In bright sunlight a heavily-tanned, thin man is riding a bicycle comfortably
up a twisting road high in the mountains. Just in front of him is a big open
car from which a man in the back is filming the cyclist on a 16 mm camera.
'Cinesport' is painted in a decorative script typeface on the car's side. More
cars and motorcycles follow, each carrying little plates inscribed 'Tour de
France 49'. You can see at least a kilometre, maybe two, down the mountain
road. No other cyclist is in sight.
The rider is, of course, Fausto Coppi; and the image could serve as an exemplar
of everything his name evokes: high mountains, easy dominance, media adulation,
solitude. There are a hundred and fourteen big pictures, some of them across a
double spread, 24" x 10". Coppi aged 17 after winning his first race;
be-goggled in the 1946 GP des Nations; getting a wheel change in the Tour;
climbing the Peyresourde with Hugo Koblet; at dinner; soaking his feet in the
bidet; in his room; with his wife, son, mistress, mechanic, friends, rivals and
team-mates; shaking hands with Gino Bartali who looks like a Borgia Pope in a
mechanic's overall; and thousands of mourners – though perhaps not the thirty
thousand of the caption – on a snow-covered January hillside at Castellania.
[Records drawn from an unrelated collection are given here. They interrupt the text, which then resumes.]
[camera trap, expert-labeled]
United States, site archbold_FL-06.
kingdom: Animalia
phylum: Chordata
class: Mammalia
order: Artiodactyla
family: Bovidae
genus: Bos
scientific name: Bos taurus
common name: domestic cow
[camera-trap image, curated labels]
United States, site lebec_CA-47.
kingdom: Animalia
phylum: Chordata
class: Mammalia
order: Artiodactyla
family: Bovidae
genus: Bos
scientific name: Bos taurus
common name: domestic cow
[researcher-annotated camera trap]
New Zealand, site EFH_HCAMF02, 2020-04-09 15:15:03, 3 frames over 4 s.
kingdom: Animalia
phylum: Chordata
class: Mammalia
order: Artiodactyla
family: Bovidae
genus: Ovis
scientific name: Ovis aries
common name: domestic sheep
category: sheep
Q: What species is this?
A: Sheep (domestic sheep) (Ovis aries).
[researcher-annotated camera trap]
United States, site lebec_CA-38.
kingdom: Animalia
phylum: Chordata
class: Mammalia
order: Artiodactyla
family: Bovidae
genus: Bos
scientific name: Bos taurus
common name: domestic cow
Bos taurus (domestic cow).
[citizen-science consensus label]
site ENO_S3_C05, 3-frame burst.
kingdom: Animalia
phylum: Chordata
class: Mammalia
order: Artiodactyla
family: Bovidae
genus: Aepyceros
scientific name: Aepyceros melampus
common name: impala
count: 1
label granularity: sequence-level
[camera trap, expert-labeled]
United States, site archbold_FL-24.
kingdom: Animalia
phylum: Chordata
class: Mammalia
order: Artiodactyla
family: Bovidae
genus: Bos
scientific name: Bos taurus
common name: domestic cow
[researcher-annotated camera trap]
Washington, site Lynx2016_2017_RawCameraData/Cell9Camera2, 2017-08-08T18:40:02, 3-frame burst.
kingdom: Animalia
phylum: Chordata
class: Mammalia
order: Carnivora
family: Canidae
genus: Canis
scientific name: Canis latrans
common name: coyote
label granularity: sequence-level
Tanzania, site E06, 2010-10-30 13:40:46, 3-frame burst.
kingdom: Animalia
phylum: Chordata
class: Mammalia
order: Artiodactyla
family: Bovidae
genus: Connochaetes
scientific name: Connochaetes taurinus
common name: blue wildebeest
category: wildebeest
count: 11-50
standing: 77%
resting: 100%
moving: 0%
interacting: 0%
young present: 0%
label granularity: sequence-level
The text is perhaps 20,000 words – about as much as you get in one issue of
Cycle Coaching
– but it's enough. We know most of it anyway. The translation (no-one is
credited) is adequate. It's the pictures that count. They're all black and
white, of course – like pictures of World War II, it's what we expect. Wasn't
everything in black and white then? Coppi in colour? It would look
inappropriate for the era.
This is the ultimate in superlative cycling coffee table books – just the
thing to ask for from someone near and dear to you who's feeling guilty because
they didn't give you enough for Christmas. Put yourself first for once.